__Requirement A__:
Answer these questions from the review of Natasha Lyonne's show:
(i) Which earlier character of Lyonne's does the reviewer compare Nad to?
(ii) Which design detail shows Maxine's unconventional style?
(iii) Whom is Alan trying to get back together with during his loop?
__Requirement B__:
According to the review of Natasha Lyonne's show, why does her performance as Nad feel like something she has done before?
__Requirement C__:
Can you pick up the review of Natasha Lyonne's show after its final sentence and write the next part?
** START OF Text provided **
Lyonne plays the cynical, self-absorbed Nad so well it feels like she’s done it before, which she has, for six seasons. Nad is essentially a more polished version of Lyonne’s “Orange is the New Black” character, Nicky Nichols. While Nad differs from Nicky in that she survived a troubled childhood to become a successful woman, I found it hard to discern Nad’s personality form Nicky’s. They also both partake in the same recreational habits. I can describe both with the same qualifier — high-functioning maniac.
Nad’s style as well as several parts of the show seemed like details taken from the '80s and transplanted to millennial New York. Nad’s friend Maxine herself is too unconventional to attribute to any one era, which is apparent in the design of the almost alien-like bathroom door at the beginning of each loop.
Alan was an inventive twist to the story. It was particularly refreshing that his character didn’t seem to add much romance to the show but rather, more loneliness and despair. Alan goes through his loop desperately trying to get back together with his girlfriend Beatrice (Dascha Polanco) only to realize the relationship had been dead for a long time.
** END OF Text provided **
** START OF Record extracts **
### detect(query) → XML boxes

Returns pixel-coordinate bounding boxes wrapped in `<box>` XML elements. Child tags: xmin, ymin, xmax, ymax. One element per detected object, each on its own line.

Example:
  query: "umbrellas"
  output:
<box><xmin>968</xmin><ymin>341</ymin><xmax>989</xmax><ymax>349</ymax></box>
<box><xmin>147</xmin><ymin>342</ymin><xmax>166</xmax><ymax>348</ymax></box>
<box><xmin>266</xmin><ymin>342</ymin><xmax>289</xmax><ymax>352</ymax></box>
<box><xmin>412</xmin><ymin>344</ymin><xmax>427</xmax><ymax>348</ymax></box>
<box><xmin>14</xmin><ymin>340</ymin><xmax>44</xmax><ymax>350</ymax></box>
** END OF Record extracts **
__Expected output A__:
(i) Nicky Nichols from "Orange is the New Black."
(ii) The almost alien-like bathroom door at the beginning of each loop.
(iii) His girlfriend Beatrice, played by Dascha Polanco.

__Expected output B__:
Lyonne played a very similar character, Nicky Nichols in "Orange is the New Black," for six seasons. The reviewer sees Nad as a more polished version of Nicky and finds their personalities hard to tell apart.

__Expected output C__:
Something that is unequivocally amazing is the show’s soundtrack, which features a compilation of indie songs, some of which gave me major “Breakfast Club” soundtrack vibes. The tune that accompanies the beginning of Nad’s loops is "Gotta Get Up" by Harry Nilsson.
In essence, the show is the existential crisis of Nad. It also satirizes the sameness of everyday life and how, with one simple action, we can change not only our lives but someone else’s, as seen in the ultimate effect both Nad and Alan have in each other’s lives.